October 24, 2014
Kicillof not from Uganda
By Marcelo J. García
“Let us avoid the Clarín, anti-Clarín debate.”
“Forget about Clarín.”
Radio journalist Andy Kustnesoff, who generally supports the government, made the recommendation at least three times to Economy Minister Axel Kicillof during an interview this week. Before then, the minister had fired a diatribe against journalism in general but the newspaper Clarín in particular.
“They have not published a single good news item in five years,” he said.
Kicillof is right. Even if an old journalism axiom indicates that “no news is good news,” Argentina’s mainstream press spearheaded by the government’s political archrival Grupo Clarín has not been very good at showing the shades of a reality that stubbornly remains in the realm of the grey rather than the blacks and whites it presents every day.
Kicillof is a later comer to the Kirchner decade-plus government but has subscribed the theory that it is better (and maybe easier too) to slam somebody else’s criticism rather than highlights one’s strengths. His team has arguably enjoyed its best week since taking charge of the hot potato portfolio in late November — definitely the best since the crisis days of late January’s peso devaluation. And still the minister, who sounded as articulate and calm as he has ever in the job, could not avoid the temptation of delivering some journalistic lessons.
“There is a great distance between the design of economic policy, its implementation and its communication,” said Kicillof. “It is not easy to work as a journalist these days,” he continued. And, “The other day I was watching Fox News and it also happens in the United States that the President takes a decision and (the media) give him a beating.” The next day, in a radio interview with the staunchly pro-government radio host Víctor Hugo Morales, Kicillof concluded, “The role of the press is not to criticize everything all the time, but to inform the public with objectivity.”
It is good news that the economic team is watching international media. For a government concentrating its efforts on resolving the external front hoping to gain fresh access to foreign capital, the image of the country portrayed by the mainstream global (Western) media could be a quintessential aspect of its strategy.

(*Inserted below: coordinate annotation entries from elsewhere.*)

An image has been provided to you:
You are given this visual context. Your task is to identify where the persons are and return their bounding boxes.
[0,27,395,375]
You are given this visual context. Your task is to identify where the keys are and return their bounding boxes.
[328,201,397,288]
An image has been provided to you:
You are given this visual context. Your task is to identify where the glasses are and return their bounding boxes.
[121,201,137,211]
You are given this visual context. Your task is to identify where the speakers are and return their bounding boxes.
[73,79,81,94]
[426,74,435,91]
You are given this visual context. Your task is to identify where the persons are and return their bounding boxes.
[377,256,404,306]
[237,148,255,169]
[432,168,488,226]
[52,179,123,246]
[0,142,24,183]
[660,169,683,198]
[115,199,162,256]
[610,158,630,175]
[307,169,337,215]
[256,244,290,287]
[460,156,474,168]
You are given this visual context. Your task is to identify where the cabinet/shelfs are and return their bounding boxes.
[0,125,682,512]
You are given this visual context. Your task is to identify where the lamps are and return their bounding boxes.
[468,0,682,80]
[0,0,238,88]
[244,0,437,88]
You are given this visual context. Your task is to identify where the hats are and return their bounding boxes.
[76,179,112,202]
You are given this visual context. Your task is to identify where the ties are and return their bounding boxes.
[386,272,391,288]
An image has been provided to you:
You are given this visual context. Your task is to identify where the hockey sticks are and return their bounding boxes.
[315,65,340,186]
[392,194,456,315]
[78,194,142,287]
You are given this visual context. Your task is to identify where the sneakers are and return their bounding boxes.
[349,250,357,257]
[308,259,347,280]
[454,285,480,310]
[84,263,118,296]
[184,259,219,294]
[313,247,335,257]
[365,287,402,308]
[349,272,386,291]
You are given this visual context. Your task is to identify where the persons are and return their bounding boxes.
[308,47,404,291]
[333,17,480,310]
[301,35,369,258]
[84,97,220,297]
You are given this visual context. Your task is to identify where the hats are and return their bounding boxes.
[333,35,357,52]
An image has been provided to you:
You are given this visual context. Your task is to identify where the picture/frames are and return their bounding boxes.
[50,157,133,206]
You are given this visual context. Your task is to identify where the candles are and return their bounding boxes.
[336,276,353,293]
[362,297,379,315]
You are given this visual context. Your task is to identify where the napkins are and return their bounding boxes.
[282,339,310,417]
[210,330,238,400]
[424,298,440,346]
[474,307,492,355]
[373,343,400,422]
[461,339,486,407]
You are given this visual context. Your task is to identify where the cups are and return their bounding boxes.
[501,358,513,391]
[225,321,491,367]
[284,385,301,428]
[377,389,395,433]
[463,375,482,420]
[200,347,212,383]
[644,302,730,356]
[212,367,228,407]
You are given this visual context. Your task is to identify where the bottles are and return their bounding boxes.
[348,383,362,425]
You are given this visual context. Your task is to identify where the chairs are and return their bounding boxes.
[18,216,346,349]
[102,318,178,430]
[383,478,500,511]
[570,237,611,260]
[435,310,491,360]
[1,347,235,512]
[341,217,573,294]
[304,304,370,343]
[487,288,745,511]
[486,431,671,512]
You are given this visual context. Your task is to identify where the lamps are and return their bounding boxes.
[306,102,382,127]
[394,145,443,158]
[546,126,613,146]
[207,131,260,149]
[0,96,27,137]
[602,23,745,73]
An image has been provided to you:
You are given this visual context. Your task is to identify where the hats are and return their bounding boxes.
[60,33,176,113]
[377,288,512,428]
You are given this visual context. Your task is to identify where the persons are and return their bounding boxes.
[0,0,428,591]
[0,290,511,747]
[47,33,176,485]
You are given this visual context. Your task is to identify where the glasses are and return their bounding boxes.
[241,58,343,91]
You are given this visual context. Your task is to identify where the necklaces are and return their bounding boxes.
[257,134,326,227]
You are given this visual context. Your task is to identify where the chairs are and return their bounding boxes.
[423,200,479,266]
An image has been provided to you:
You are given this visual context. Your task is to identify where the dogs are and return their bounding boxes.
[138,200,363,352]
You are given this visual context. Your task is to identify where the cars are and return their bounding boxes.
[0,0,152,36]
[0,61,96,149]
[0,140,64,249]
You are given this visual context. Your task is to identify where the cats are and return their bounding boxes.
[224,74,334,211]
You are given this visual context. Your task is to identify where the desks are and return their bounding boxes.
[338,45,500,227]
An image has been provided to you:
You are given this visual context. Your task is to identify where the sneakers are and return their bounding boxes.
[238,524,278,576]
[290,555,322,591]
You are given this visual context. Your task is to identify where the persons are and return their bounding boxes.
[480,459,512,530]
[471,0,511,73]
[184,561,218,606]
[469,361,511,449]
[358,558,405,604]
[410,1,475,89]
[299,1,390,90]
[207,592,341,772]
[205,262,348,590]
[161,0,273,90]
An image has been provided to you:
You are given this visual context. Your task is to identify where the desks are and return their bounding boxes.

This week and for the first time in months, the government got what you could call “market-friendly” headlines abroad, thanks to the agreement reached with Spain’s Repsol over the nationalization in 2012 of Argentina’s energy company YPF. Some people out there are, for the first time in a long time, at least giving the government the slight benefit of a doubt. “Argentina expects boost in energy investments in wake of Repsol settlement,” read the headline in one agency specialized in commodity trade. “Argentina hopes Repsol deal with dispel investor doubts,” read the Chicago Tribune. “Repsol and Argentina in settlement,” said, more factual, the New York Times. “The deal, analysts say, is a pivotal step in Argentina’s bid to polish its international image,” wrote the Christian Science Monitor. And there were some more of the like. There were even a couple of headlines on the new train cars arriving from China to service the accident-ridden Sarmiento commuting line.
About a month ago, Argentina had hit headlines worldwide for the devaluation of the currency and the threat that the country could go down the crisis path it so well knows. Wooing the foreign press is not something the Kirchner era has placed very high on its more navel-gazing communication agenda. The climax was a cover story on the Economist featuring a defeat-looking soccer star Messi whose headline said the country had something to teach the world: how to fail.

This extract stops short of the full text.